• **Consigne donnée A**:
Renvoyez à l'identique chaque ligne des enregistrements, du premier caractère au dernier, sans rien omettre.

• **Extrait à lire**:
Si vous avez… 8 x 35’ «Sugar»
En 2015, dans la deuxième saison de True Detective, Colin Farrell enfilait le costume d’un inspecteur douteux enquêtant sur un homicide à L.A. Neuf ans plus tard, le voilà de retour aux affaires sous le ciel californien – il faut dire qu’il a la tête, et le charisme nonchalant, de l’emploi. Cette fois, l’acteur est Sugar, détective privé expert en affaires de disparition. Après une mission réussie au Japon, il est approché par un producteur renommé, Jonathan Siegel (James Cromwell), inquiet d’être sans nouvelles de sa petite fille Olivia, une ancienne addict.
Un mandat impossible à refuser – il faut dire que Sugar est un cinéphile, du genre obsessionnel. Il dévore les Cahiers du cinéma comme les films noirs, ces thrillers policiers des fifties dont les héros l’inspirent: La Nuit du chasseur, En quatrième vitesse, Le Grand Chantage. Des extraits en noir et blanc s’entremêlent à ses propres virées aux quatre coins de Los Angeles.
Rapidement, l’affaire s’avère plus tortueuse qu’il n’y paraît et la famille Siegel, un vrai panier de crabes où Sugar fait la connaissance du père désinvolte, du demi-frère louche, des belles-mères cachottières… et d’un cadavre dans le coffre d’Olivia, ce qui ne lui dit évidemment rien qui vaille.

• **Enregistrements fournis**:
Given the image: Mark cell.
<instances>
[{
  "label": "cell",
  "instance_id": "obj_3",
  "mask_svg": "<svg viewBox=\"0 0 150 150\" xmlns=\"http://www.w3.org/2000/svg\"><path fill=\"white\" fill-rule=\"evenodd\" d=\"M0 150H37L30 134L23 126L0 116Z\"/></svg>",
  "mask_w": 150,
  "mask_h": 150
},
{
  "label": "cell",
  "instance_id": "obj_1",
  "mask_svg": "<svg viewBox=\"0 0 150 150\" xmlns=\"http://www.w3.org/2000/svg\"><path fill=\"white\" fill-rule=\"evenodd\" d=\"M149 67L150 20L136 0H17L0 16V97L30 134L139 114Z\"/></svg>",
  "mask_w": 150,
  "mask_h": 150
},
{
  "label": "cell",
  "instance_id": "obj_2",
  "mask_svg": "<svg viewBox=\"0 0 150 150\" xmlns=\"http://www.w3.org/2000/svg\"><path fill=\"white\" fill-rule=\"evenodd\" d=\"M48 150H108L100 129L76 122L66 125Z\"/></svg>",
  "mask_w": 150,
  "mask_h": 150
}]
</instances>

• **Consigne donnée B**:
Ressaisissez intégralement l'extrait sur la série «Sugar», sans la moindre modification.

• **Réponse rédigée A**:
Given the image: Mark cell.
<instances>
[{
  "label": "cell",
  "instance_id": "obj_3",
  "mask_svg": "<svg viewBox=\"0 0 150 150\" xmlns=\"http://www.w3.org/2000/svg\"><path fill=\"white\" fill-rule=\"evenodd\" d=\"M0 150H37L30 134L23 126L0 116Z\"/></svg>",
  "mask_w": 150,
  "mask_h": 150
},
{
  "label": "cell",
  "instance_id": "obj_1",
  "mask_svg": "<svg viewBox=\"0 0 150 150\" xmlns=\"http://www.w3.org/2000/svg\"><path fill=\"white\" fill-rule=\"evenodd\" d=\"M149 67L150 20L136 0H17L0 16V97L30 134L139 114Z\"/></svg>",
  "mask_w": 150,
  "mask_h": 150
},
{
  "label": "cell",
  "instance_id": "obj_2",
  "mask_svg": "<svg viewBox=\"0 0 150 150\" xmlns=\"http://www.w3.org/2000/svg\"><path fill=\"white\" fill-rule=\"evenodd\" d=\"M48 150H108L100 129L76 122L66 125Z\"/></svg>",
  "mask_w": 150,
  "mask_h": 150
}]
</instances>

• **Réponse rédigée B**:
Si vous avez… 8 x 35’ «Sugar»
En 2015, dans la deuxième saison de True Detective, Colin Farrell enfilait le costume d’un inspecteur douteux enquêtant sur un homicide à L.A. Neuf ans plus tard, le voilà de retour aux affaires sous le ciel californien – il faut dire qu’il a la tête, et le charisme nonchalant, de l’emploi. Cette fois, l’acteur est Sugar, détective privé expert en affaires de disparition. Après une mission réussie au Japon, il est approché par un producteur renommé, Jonathan Siegel (James Cromwell), inquiet d’être sans nouvelles de sa petite fille Olivia, une ancienne addict.
Un mandat impossible à refuser – il faut dire que Sugar est un cinéphile, du genre obsessionnel. Il dévore les Cahiers du cinéma comme les films noirs, ces thrillers policiers des fifties dont les héros l’inspirent: La Nuit du chasseur, En quatrième vitesse, Le Grand Chantage. Des extraits en noir et blanc s’entremêlent à ses propres virées aux quatre coins de Los Angeles.
Rapidement, l’affaire s’avère plus tortueuse qu’il n’y paraît et la famille Siegel, un vrai panier de crabes où Sugar fait la connaissance du père désinvolte, du demi-frère louche, des belles-mères cachottières… et d’un cadavre dans le coffre d’Olivia, ce qui ne lui dit évidemment rien qui vaille.